As the United Nations Framework Convention on Climate Change’s twenty-first Conference of Parties (COP) gets underway in Paris today to negotiate a post-2020 international climate treaty, it is time to recognize that African countries have come a long way in the global climate negotiations process. In the earlier days, climate change was portrayed as a scientific problem for so-called “developed” countries to debate among themselves; Africa was not seen as a potential actor but rather as a victim, passively bearing the brunt of climatic changes. African countries’ contributions to the yearly COPs were further constrained by insufficient resources and limited institutional capacity. However, over the years, African countries have become increasingly unified on climate change—no small feat, considering the stark differences in relative wealth, vulnerability to climate change, language, emissions, and oil and coal resources across countries.

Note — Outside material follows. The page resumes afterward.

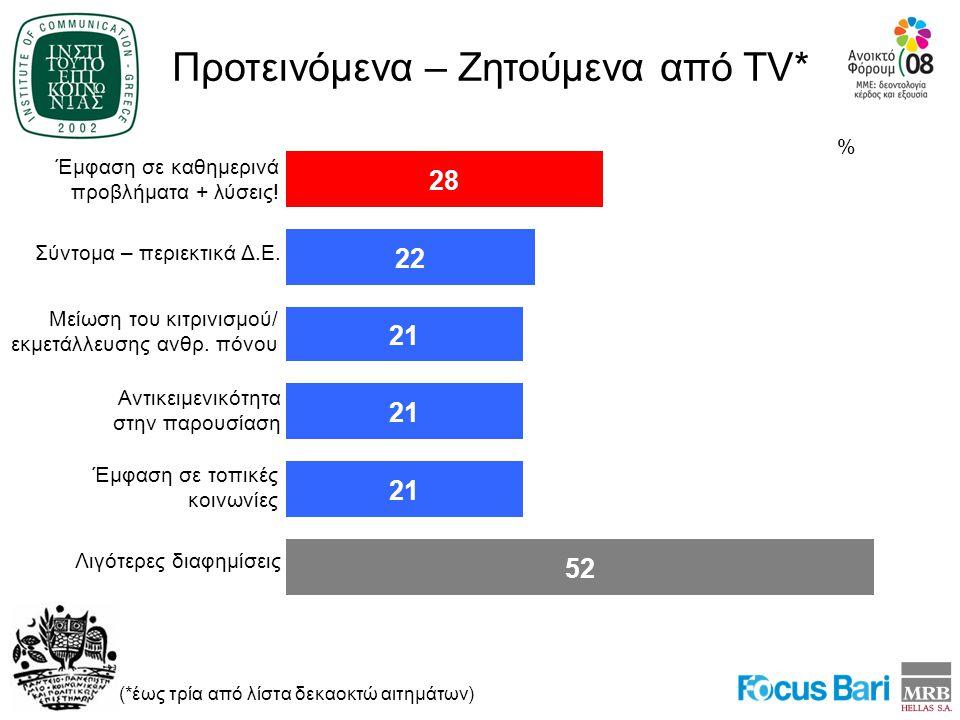 Προτεινόμενα – Ζητούμενα από TV* (*έως τρία από λίστα δεκαοκτώ αιτημάτων) Λιγότερες διαφημίσεις 52 Σύντομα – περιεκτικά Δ.Ε.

The path to achieving something approaching an “African Common Position” has required a great deal of behind-the-scenes work. African countries have worked through regional blocs to provide input to the UNFCCC, notably as members of the African Group of Negotiators (AGN) as well as the influential “G77 + China” group, which represents developing countries. (Smaller subsets of African countries are also in the Alliance of Small Island States (AOSIS) and the Least-Developed Countries (LDC) group.) The AGN has become the front-line group by which African countries have represented their climate change interests to the world, bolstered by increased institutional coordination across the continent. For instance, the African Ministerial Conference on the Environment has provided technical input and political oversight to develop an African Common Position on climate change. This Common Position receives a high-level endorsement by the Committee of African Heads of State and Government on Climate Change (CAHOSCC), established by the African Union in 2009. Other bodies (like the AfDB) and regional events (like the yearly African climate talks) also feed into this process.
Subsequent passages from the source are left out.